Auch für die Organisationseinheiten innerhalb einer Bank, die sich mit der Verwertung der notleidenden Kredite befassen, wird teilweise im Sprachgebrauch von Bad Bank gesprochen. So lagerte die Dresdner Bank 2003 bis 2005 notleidende Kredite in die konzerneigene Tochtergesellschaft IRU (Institutional Restructuring Unit) aus, die in der Öffentlichkeit teilweise als Bad Bank bezeichnet wird. Auch die Gründung der Hypo Real Estate beim seinerzeitigen Verkauf der HypoVereinsbank an eine italienische Gruppe kann als Auslagerung risikoreicher Geschäfte, das heißt als Bildung einer Art "Bad Bank" zwecks Erhöhung des Verkaufswertes, interpretiert werden. (http://de.wikipedia.org/wiki/Bad_Bank)
bürger mr 03.07.2009
5. Fragezeichen.
Zitat von sysopDer Bundestag macht den Weg frei für Bad Banks: Jetzt dürfen deutsche Finanzkonzerne faule Wertpapiere in Zweckgesellschaften auslagern und damit ihre Bilanzen polieren. Sind Bad Banks eine gute Lösung?

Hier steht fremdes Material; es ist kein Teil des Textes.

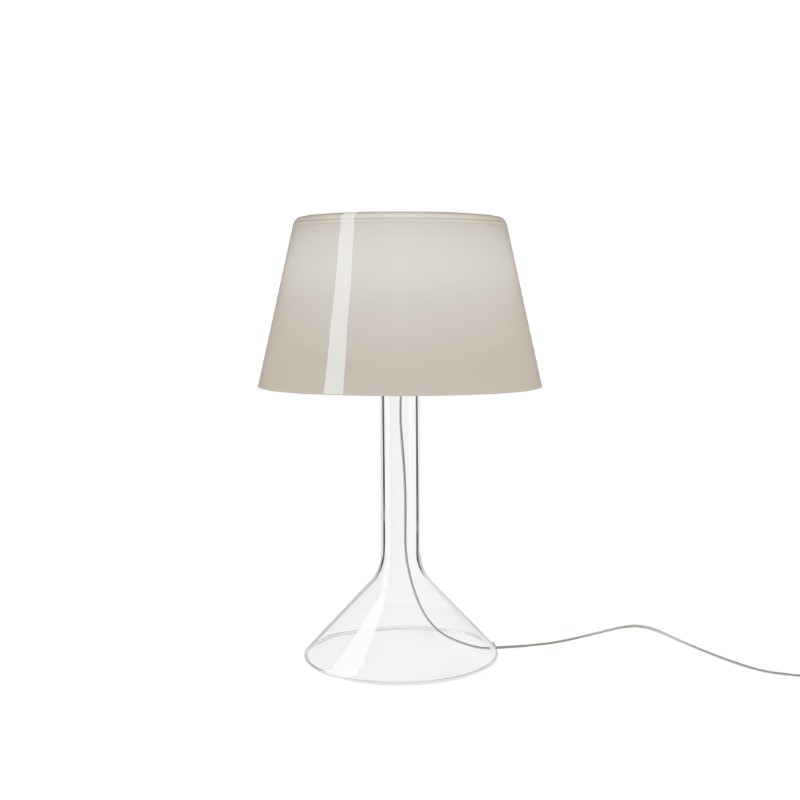 chapeaux-v_t_grey_00_800x800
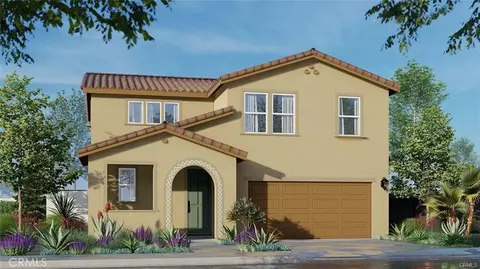 1950 N Bloom Dr, Compton, CA 90222
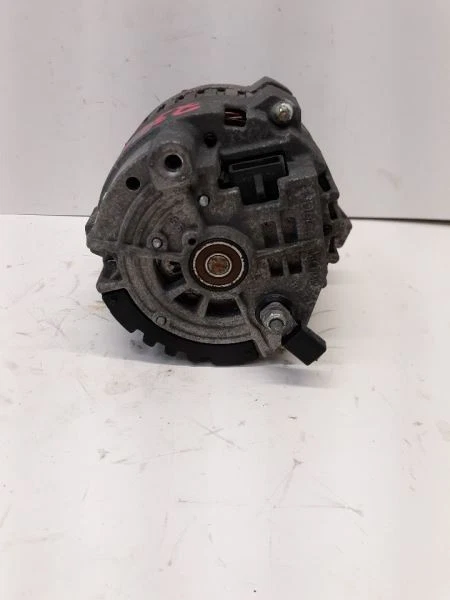 Alternador 100 amperios compatible con 91-93 CAPRICE 72934 Foto 3 de 4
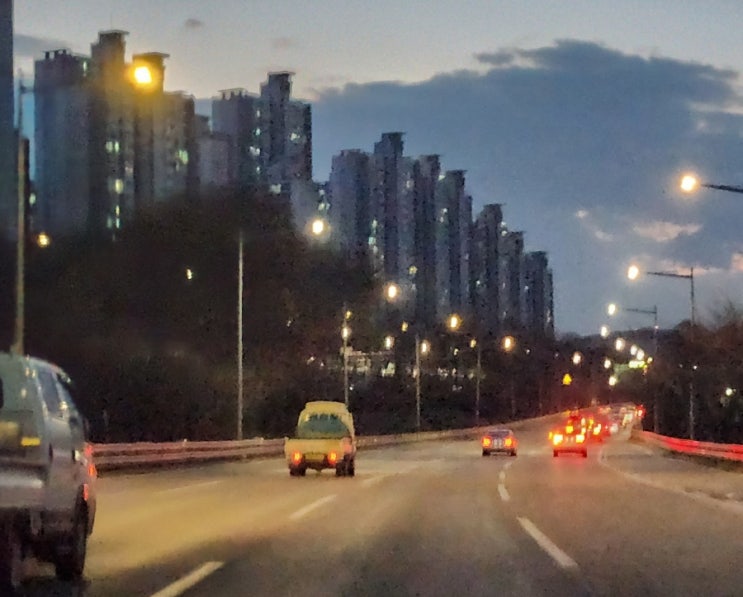  청주장거리택시 평택 지산동 야간 운행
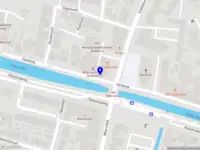 For Nature Counseling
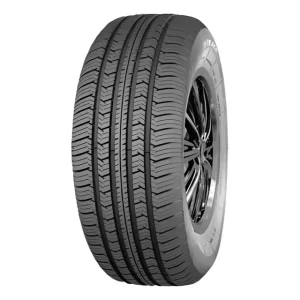 Neumatico 165/60r14 75h Mr166 Mirage H/t () -- Chn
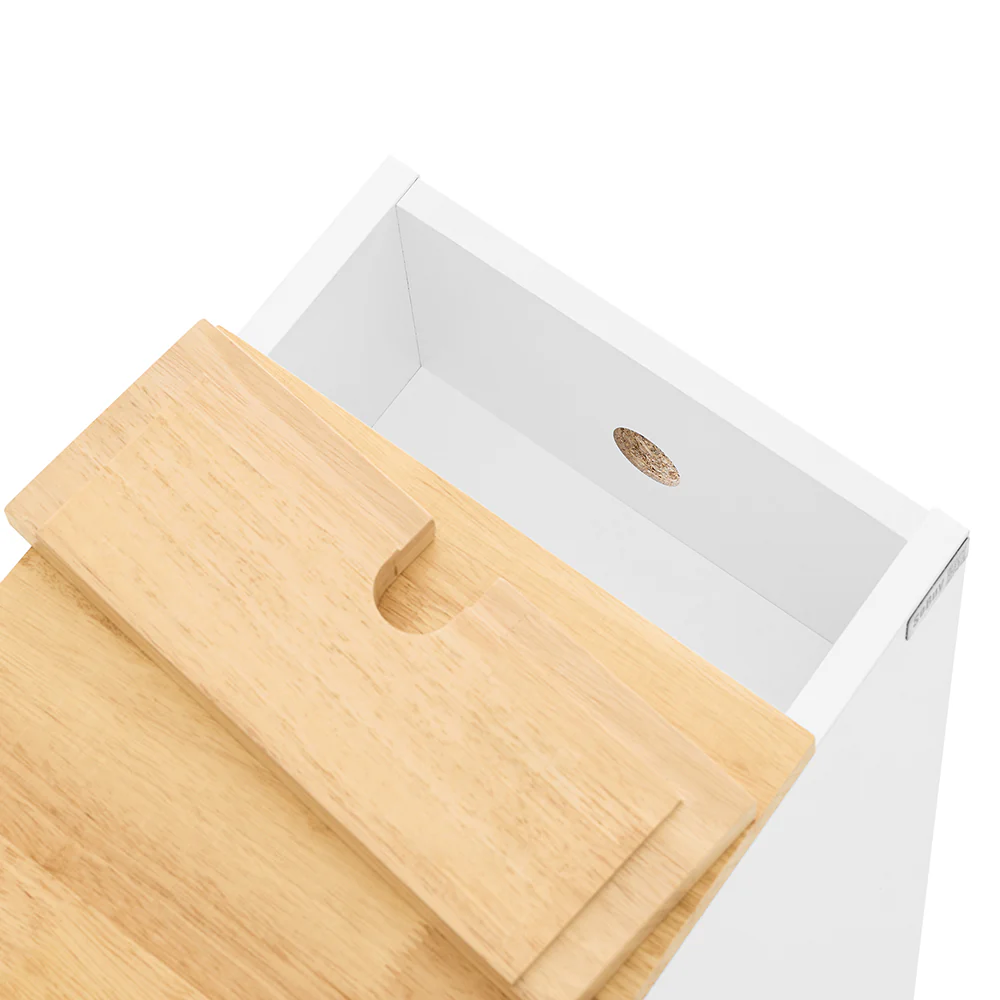 Image du produit 12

Das ist keine Lösung sondern der vorläufige Gipfel der Unverschämtheit. Hier wird etwas in die Wege geleitet wovon man in späteren Zeiten sagen wird,:" hätte man nur den Anfängen gewehrt". Hier wird massiv betrogen und gelogen , die Zeche zahle ich. Nur mal ganz ehrlich, wie lange glauben Sie lasse ich mir das noch gefallen. (!)